Une fois l’état de contemplation atteint, je cadre, puis je photographie en rafale pour capter les mouvements de l’eau et par la suite sélectionner la meilleure proposition de l’eau. Rester longtemps sur un lieu fixe me permet d’observer les variations de la lumière et de l’angle d’incidence, ainsi que la couverture nuageuse, qui influe sur le niveau d’opacité ou translucidité du reflet.
Combien de temps cela prend de repérer un lieu, de le photographier et de finaliser l’œuvre ?
Je n’ai jamais pris de photographie intéressante avant la quatrième heure de fréquentation d’un lieu. Au début, comme tout le monde, je ne vois que des apparences. Avec la fatigue du regard, les apparitions surviennent, et je me sens vraiment chamane, passeur de mondes. J’ai l’impression que le temps est une clé pour révéler des mondes cachés dans l’ennui, dans l’inaperçu, dans le banal. Je fréquente peu de lacs, mais je les fréquente comme un cercle d’amis proches. C’est cette assiduité qui me permet de recueillir leurs confidences, leurs récits inédits. J’ai fréquenté le lac vert plus de 700 heures, le Lac des Contamines plus de 100 heures, le lac de Montriond plus de 200 heures. Il me faut ensuite un mois pour finaliser la photographie, car l’essentiel du travail par la suite consiste à comparer les photos deux à deux même pour choisir la photographie magique.
Je ne retouche pas les photographies : pas d’ajout ni de suppression d’éléments, recadrage minimal, pas de color grading (création d’ambiances de couleur par le changement des teintes). Le développement du négatif numérique est restreint aux actions et aux proportions autorisées par les concours naturalistes (ex : courbe de tonalités, netteté …)
Comment espérez-vous que les spectateurs réagissent à votre exposition et quel message ou émotion espérez-vous qu’ils emportent avec eux après l’avoir vue ?
J’aime ce moment où un observateur vient me dire : « je ne verrai plus jamais l’eau comme avant », et qu’il me dise « cela me donne envie de revenir au bord d’un lac ». j’aime qu’ils emportent avec eux ce rafraîchissement du regard, cette envie de s’arrêter, de laisser les apparences céder place aux apparitions, à la faveur de la fatigue du regard, véritable ouvroir vers ces mondes cachés dans l’inaperçu.
En tant qu’artiste, comment percevez-vous le rôle de l’eau dans notre vie quotidienne et dans notre conscience collective ?
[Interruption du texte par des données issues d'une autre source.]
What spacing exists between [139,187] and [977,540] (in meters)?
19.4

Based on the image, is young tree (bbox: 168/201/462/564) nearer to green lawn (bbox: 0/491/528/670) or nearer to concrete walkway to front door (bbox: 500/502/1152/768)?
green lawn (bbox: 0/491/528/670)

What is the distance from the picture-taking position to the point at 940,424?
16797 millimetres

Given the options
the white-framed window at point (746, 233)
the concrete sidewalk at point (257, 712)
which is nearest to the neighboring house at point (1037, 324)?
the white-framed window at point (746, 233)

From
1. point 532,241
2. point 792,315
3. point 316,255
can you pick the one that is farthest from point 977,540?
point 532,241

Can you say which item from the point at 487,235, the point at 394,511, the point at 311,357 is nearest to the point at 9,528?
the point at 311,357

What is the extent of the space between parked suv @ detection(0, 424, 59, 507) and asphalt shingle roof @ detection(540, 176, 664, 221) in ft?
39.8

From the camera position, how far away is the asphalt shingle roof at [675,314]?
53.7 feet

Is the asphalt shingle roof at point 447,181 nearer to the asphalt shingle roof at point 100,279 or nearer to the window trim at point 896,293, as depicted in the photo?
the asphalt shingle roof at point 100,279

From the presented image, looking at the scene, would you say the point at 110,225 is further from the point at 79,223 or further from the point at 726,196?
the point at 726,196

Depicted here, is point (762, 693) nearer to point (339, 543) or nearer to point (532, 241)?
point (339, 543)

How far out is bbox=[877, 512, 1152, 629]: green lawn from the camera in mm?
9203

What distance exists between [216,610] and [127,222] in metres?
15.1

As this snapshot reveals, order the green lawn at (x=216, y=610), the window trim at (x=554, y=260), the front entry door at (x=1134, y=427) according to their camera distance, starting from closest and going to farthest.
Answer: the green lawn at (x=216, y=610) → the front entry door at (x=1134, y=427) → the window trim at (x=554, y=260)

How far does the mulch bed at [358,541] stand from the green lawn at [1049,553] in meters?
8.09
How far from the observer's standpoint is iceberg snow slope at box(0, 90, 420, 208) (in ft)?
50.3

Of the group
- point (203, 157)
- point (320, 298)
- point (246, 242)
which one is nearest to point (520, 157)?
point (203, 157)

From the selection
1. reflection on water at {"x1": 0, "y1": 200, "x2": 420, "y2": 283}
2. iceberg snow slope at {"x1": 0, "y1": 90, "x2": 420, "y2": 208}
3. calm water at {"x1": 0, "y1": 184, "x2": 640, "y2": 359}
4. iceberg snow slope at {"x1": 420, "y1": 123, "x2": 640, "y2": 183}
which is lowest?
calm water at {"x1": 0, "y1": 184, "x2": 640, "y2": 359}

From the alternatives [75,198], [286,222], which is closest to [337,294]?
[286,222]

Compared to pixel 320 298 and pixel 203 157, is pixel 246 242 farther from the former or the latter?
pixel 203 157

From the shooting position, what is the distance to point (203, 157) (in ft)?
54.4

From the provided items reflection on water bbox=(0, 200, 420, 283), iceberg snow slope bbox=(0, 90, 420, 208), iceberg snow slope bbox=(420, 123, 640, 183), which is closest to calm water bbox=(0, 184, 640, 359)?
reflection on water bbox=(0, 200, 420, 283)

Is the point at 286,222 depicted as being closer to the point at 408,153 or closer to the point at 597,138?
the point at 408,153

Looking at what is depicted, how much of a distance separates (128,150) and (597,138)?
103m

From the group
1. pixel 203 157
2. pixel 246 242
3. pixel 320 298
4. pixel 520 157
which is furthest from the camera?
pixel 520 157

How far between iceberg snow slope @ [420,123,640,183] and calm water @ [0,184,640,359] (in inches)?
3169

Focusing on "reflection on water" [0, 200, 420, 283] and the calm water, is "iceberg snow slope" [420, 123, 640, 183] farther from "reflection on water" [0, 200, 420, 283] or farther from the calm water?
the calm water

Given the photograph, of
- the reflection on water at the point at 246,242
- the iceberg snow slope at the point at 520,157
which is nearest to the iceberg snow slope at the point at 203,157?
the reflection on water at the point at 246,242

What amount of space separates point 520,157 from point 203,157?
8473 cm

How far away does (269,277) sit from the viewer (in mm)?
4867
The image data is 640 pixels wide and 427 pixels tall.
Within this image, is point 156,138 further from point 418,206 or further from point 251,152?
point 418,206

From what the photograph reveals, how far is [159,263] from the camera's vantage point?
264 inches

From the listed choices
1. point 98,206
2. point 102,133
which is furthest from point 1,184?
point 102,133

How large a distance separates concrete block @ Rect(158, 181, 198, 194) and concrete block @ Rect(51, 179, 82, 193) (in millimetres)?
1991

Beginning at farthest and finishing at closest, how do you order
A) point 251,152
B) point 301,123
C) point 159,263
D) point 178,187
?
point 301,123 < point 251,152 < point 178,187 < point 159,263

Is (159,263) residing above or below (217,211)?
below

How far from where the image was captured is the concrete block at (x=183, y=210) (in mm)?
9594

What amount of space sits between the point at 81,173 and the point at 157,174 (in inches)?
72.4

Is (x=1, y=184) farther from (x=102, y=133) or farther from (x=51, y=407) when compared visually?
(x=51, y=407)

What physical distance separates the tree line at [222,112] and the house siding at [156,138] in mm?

L’eau est si présente, ou si rare, que l’on passe à côté de sa magie. Nous vivons l’eau en tant qu’élément utile aux économies. Nous côtoyons une eau domestiquée, économique, géopolitique, sociétale. Les photographies sur le thème de l’eau sont généralement des photoreportages sur la sécheresse, les risques naturels, les dangers. C’est l’eau de l’espace quotidien, l’eau de l’espace profane. Mon travail s’inscrit dans l’espace de l’eau sacrée, dans une démarche de reconnexion aux éléments naturels, à l’émerveillement.
Ce verre d’eau qui contient au moins un atome ayant transité par chacun des êtres vivants ayant transité sur cette terre, au moins un atome ayant transité par le cosmos… L’eau qui nous relie, cet organe universel qui relie les espèces, qui relie le vivant à l’écosystème et l’écosystème au cosmos … on se douche avec, on la boit sans y penser…
Y a-t-il des rencontres ou des histoires marquantes qui démontrent l’impact de votre travail sur la sensibilisation aux enjeux de l’eau et de l’environnement ?
Lors des Perspectives de Combloux, j’ai été charmée par la rencontre avec les hydrologues et glaciologues de l’Institut des Géosciences de l’Environnement (soutenus par le CRNS). Ils m’ont fait part de l’importance de l’art même pour eux, scientifiques, et m’ont invitée à exposer une vingtaine d’œuvre dans leur laboratoire, à Grenoble, et à réaliser des conférences communes sur le thème Art & Sciences.
Votre état préféré de l’eau ?
La transition. C’est dans l’entre-deux que je puise mes photographies les plus intéressantes, les plus abstraites, les plus graphiques, ou les plus évocatrices d’immensité, avec des détails minuscules qui, transfigurés, évoquent l’immensément grand. Entre deux états de l’eau (glacé/neige, glace/eau …), entre deux saisons, entre rêve et réalité, entre véracité et surréalisme, entre photographie et peinture … toutes mes évocations vivent dans l’entre-deux.